** Extract **
-----
Stopping Narcotic Pain Medication
What you need to know when you're ready to stop narcotic pain medication.
Q: I’d like to stop taking my pain medication, but I’m worried about going through medication withdrawal. What will it do to my body? How long does it take to go through medication withdrawal, and what does it feel like?
A: Not all pain drugs cause medication withdrawal symptoms, so I assume you’re talking about stopping narcotics (also called opioids) such as OxyContin, Percoet, Tylenol #3 and Vicodin.
Stopping narcotics causes withdraw symptoms if you have been taking a high dose for a long period of time, and if you have been taking opioids regularly rather than intermittently.
Withdrawal from opioids most commonly leads to symptoms such as restlessness, sweating, runny nose or eyes, tremors, increased heart rate and increased blood pressure, but those effects stop within a few days.
Long-acting opioids, such as MS Contin and OxyContin, provide a steady level of medicine so that you don’t have peaks and valleys in the blood level. This means you can take a lower dose overall, so dependency on the medication is less likely to result.
-----
** Supplied data **
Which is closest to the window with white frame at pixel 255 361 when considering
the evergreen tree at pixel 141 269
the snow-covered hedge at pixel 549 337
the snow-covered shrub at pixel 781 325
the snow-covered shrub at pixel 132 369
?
-----
** Study questions **
- 1) In the text on stopping narcotic pain medication, reproduce word for word the passage between "A: Not all pain" and "likely to result.", inclusive.
- 2) Translate this sentence from the text on stopping narcotic pain medication into Spanish: "Withdrawal from opioids most commonly leads to symptoms such as restlessness, sweating, runny nose or eyes, tremors, increased heart rate and increased blood pressure, but those effects stop within a few days."

** Your written answers **
- 1)
A: Not all pain drugs cause medication withdrawal symptoms, so I assume you’re talking about stopping narcotics (also called opioids) such as OxyContin, Percoet, Tylenol #3 and Vicodin.
Stopping narcotics causes withdraw symptoms if you have been taking a high dose for a long period of time, and if you have been taking opioids regularly rather than intermittently.
Withdrawal from opioids most commonly leads to symptoms such as restlessness, sweating, runny nose or eyes, tremors, increased heart rate and increased blood pressure, but those effects stop within a few days.
Long-acting opioids, such as MS Contin and OxyContin, provide a steady level of medicine so that you don’t have peaks and valleys in the blood level. This means you can take a lower dose overall, so dependency on the medication is less likely to result.

- 2) La abstinencia de los opioides provoca con mayor frecuencia síntomas como inquietud, sudoración, goteo nasal u ojos llorosos, temblores, aumento de la frecuencia cardíaca y aumento de la presión arterial, pero esos efectos cesan en pocos días.